They are less than 2 inches long and weigh one quarter of an ounce, but they have halted the development of a large wind farm in Greenbrier County, West Virginia.
On December 8, federal district court Judge Roger Titus ruled that Beech Ridge Energy, a subsidiary of Invenergy Wind, had failed to obtain a permit from the U.S. Fish and Wildlife Service that would set up conditions to protect Indiana bats from the huge turbines. The tiny bats are an endangered species and, under the Endangered Species Act, no can "take any species within the United States." The ESA defines the term "take" as "to harass, harm, pursue, hunt,
shoot, wound, kill, trap, capture, or collect, or to attempt to engage in any such conduct."
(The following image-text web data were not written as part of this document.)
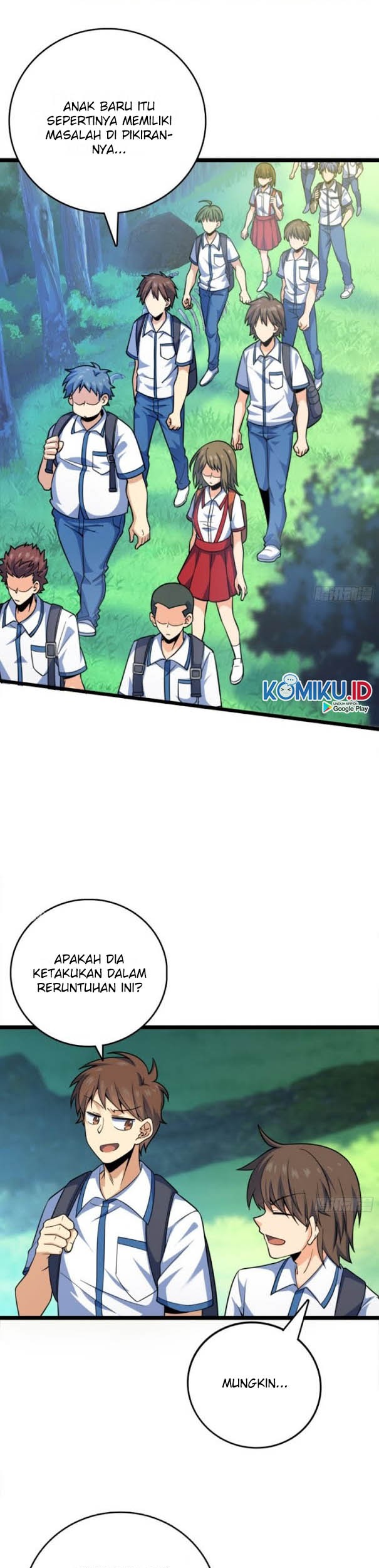 Spare Me, Great Lord! Chapter 81 - halaman 2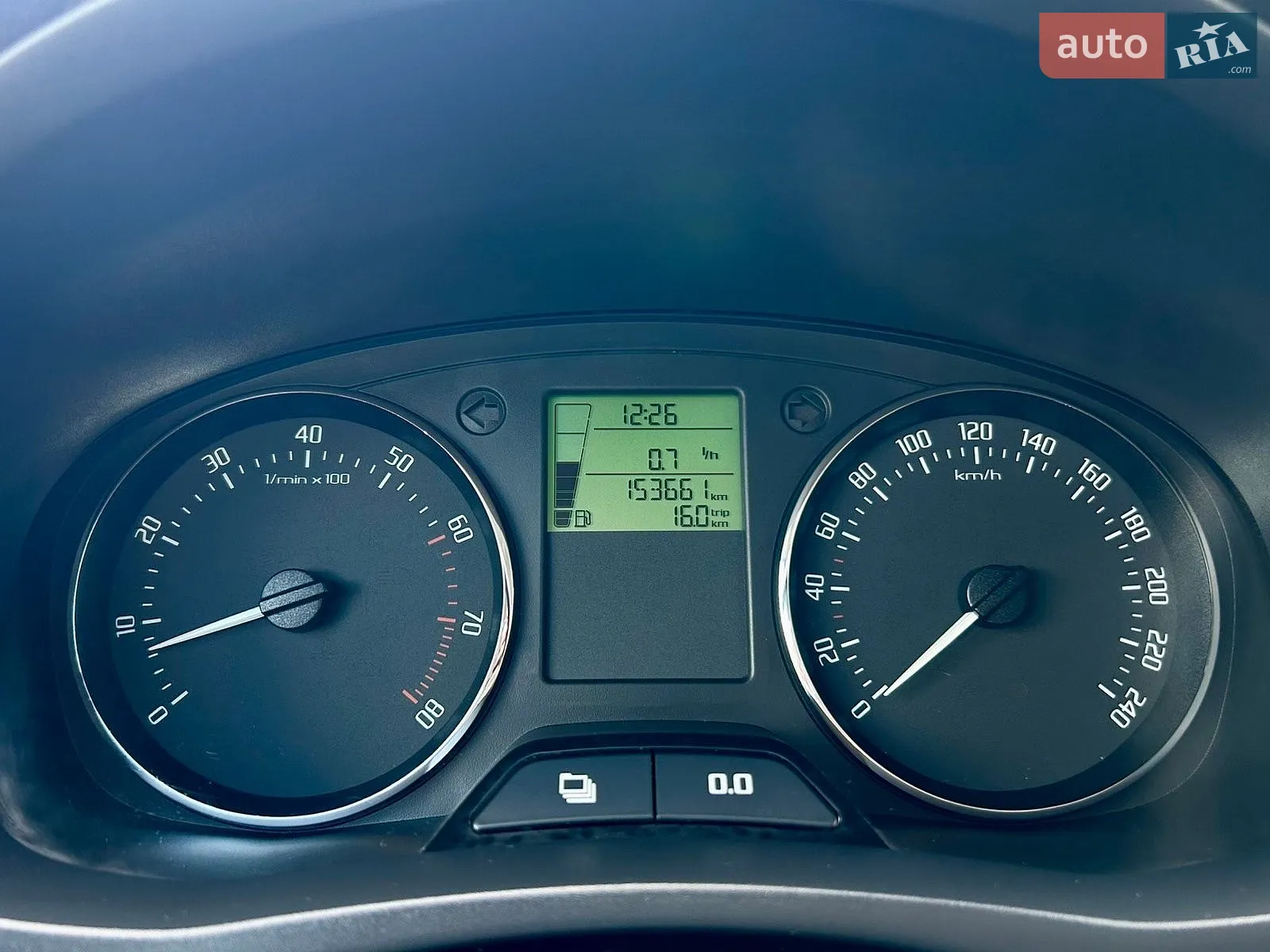 2011 Skoda Fabia - мініатюра 65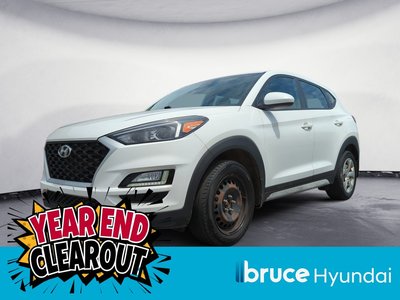 2019 Hyundai Tucson ESSENTIAL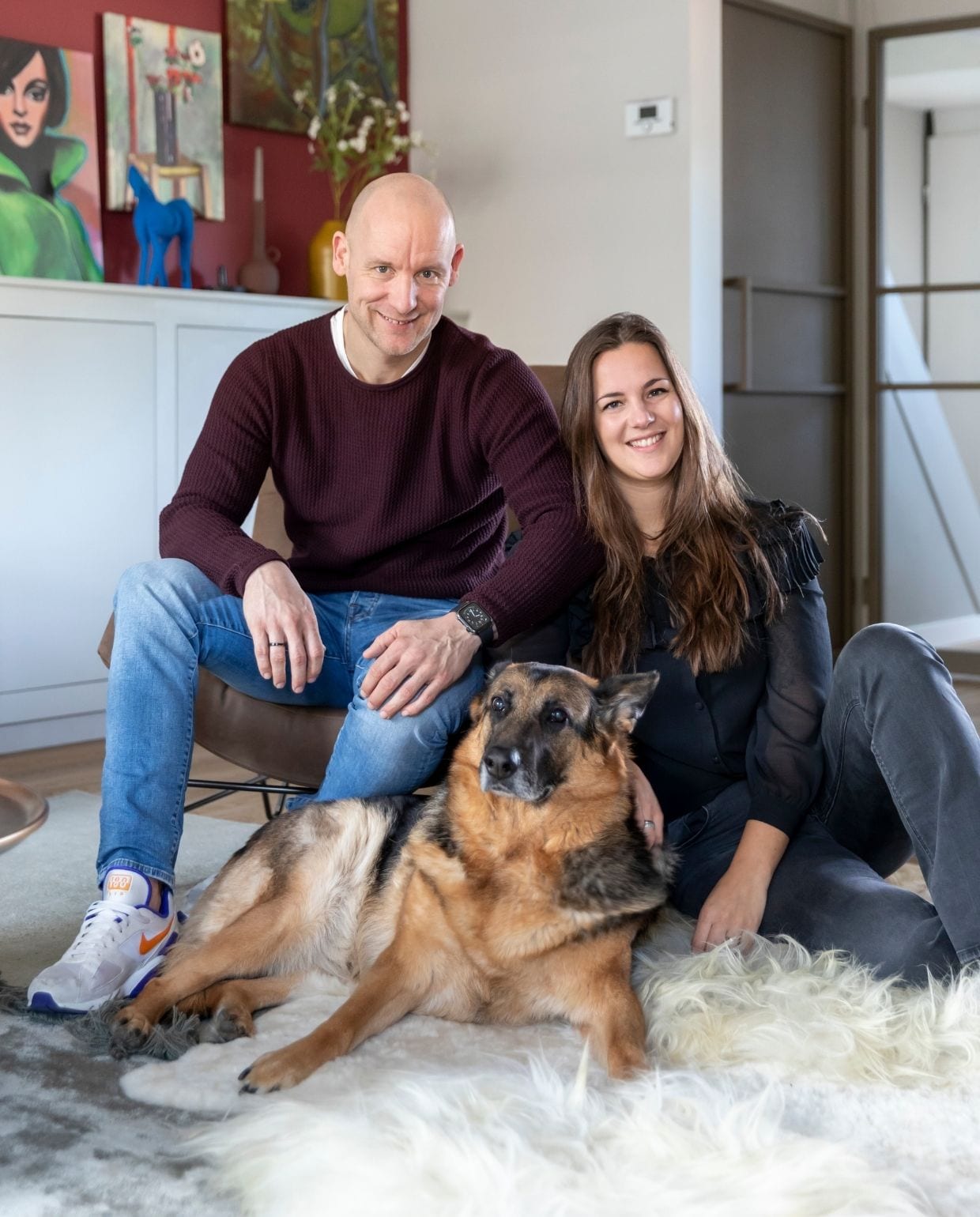 beeld vtwonen Weer verliefd op je huis seizoen 16 aflevering 6 | styling Frans Uyterlinde | fotografie Margriet Hoekstra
The court held that the project, which planned to construct 120 wind turbines on the site, was "certain to imminently harm, kill, or wound Indiana bats." The court said Beech Ridge Energy could complete 40 turbines already under construction, but could only operate them from November 16 to March 31, when the bats are in hibernation.
Judge Titus stated, "The development of wind energy can and should be encouraged, but wind turbines must be good neighbors." He said Beech Ridge Energy must apply for an "incidental take permit," which would include development of a Habitat Conservation Plan, in order for the court to allow construction to proceed.
The Beech Ridge Energy projects was scheduled to go online in March 2010, and to produce 186 megawatts of electricity.